Exercise passage:

DR Congo prisoners dying from hunger, says NGO
Hundreds of prisoners die each year in severely overcrowded and unsanitary prisons in the Democratic Republic of Congo, which prison officials and NGOs say is largely due to a lack of food and medicine.
At a prison in Bunia, the capital of northeastern Ituri province, two inmates died this week bringing the total number of casualties there to 17 since April, according to the prison’s director, Camille Nzonzi.
“We have 1,364 inmates, that’s too many,” she said according to the United Nations, the Bunia prison was designed to hold 220 people.
“The biggest problem is the food shortage,” she said. To make up for the prison administration’s shortcomings, a local church has organized a food distribution.
Waiting for their next meal, standing close together in a single file, the inmates have bloodshot eyes and show signs of malnutrition.
“We live poorly, we sleep badly, we don’t take care of our health and we don’t eat, two spoonfuls of porridge per person. Today, we are lucky, we had rice,” said one detainee, Justin Titike.
At least 223 prisoners died in Congolese detention facilities in 2018, while 201 died in 2017, according to the United Nations.
“Congolese prisons are among the most overcrowded in the world,” with an average overcapacity rate of 432 percent, Human Rights Watch noted.

Problem to solve: According to the report on Congolese prisons, why has a local church set up a food distribution at the Bunia prison? Answer in one to three sentences.

[Saved entries]
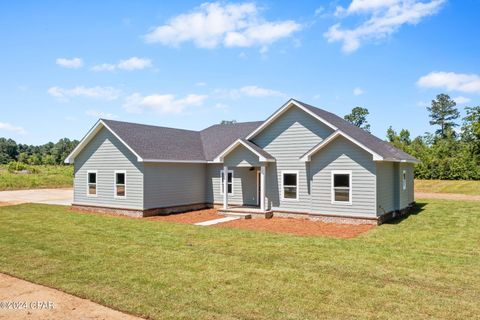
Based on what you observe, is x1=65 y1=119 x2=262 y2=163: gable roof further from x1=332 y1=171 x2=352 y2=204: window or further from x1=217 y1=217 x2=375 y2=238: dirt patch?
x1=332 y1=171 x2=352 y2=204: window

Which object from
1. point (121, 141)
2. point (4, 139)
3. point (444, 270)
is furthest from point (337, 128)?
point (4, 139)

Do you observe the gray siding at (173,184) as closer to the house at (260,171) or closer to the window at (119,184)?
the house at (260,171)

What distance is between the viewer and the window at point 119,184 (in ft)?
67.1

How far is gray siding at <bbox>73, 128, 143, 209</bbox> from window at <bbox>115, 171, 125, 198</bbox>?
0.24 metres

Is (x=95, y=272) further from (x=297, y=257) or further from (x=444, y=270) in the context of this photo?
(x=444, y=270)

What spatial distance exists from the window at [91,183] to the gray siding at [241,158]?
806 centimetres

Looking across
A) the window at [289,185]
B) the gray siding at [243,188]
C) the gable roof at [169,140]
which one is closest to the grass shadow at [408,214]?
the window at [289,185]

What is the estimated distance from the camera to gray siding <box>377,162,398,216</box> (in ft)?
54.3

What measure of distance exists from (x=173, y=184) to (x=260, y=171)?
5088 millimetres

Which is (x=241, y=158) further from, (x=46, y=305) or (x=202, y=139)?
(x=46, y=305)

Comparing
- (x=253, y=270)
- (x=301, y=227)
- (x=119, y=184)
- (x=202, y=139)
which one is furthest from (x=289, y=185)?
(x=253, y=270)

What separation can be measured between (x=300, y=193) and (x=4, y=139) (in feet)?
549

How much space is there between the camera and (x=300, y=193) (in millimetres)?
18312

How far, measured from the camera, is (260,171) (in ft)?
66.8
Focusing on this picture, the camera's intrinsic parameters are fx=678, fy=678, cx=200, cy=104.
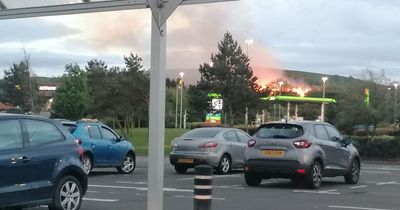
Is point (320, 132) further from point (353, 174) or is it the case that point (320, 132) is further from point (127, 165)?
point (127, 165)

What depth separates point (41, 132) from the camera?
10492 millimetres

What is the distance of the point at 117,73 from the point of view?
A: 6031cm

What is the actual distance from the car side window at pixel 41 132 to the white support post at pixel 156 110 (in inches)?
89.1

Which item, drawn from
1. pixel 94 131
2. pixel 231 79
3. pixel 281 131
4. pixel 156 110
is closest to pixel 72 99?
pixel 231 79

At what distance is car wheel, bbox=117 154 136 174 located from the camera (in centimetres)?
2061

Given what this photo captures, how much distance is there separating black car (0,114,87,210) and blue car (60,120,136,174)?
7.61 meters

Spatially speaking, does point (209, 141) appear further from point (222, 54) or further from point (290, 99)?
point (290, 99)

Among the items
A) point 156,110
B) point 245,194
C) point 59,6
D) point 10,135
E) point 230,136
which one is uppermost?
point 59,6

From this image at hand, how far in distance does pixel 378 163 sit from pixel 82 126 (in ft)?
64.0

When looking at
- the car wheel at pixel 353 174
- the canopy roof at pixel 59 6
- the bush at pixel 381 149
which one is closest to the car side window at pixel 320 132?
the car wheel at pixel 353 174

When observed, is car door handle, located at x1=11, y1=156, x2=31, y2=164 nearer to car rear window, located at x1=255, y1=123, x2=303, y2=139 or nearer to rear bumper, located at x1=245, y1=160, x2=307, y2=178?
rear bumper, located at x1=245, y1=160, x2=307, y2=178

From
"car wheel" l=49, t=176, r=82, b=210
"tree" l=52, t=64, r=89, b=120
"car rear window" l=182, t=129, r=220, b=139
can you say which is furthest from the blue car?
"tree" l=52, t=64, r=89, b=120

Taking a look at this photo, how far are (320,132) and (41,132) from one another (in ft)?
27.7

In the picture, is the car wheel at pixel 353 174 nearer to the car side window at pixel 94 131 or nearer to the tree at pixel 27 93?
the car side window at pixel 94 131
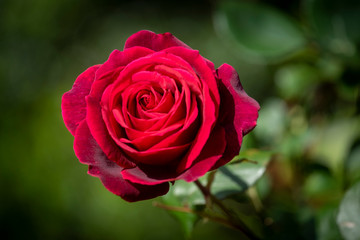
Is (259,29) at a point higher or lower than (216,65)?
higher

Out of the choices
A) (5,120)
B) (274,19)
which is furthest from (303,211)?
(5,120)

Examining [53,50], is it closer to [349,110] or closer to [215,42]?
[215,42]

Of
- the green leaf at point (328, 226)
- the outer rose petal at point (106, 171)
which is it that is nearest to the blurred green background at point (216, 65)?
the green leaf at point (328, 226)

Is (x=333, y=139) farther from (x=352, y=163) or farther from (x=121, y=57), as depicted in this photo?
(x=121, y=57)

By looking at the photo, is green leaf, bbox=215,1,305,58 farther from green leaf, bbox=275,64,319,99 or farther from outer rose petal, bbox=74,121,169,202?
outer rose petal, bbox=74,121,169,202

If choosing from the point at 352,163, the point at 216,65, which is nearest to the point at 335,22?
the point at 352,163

Response to the task: The local church organized the food distribution to make up for the prison administration's shortcomings. The prison's director says the food shortage is the biggest problem.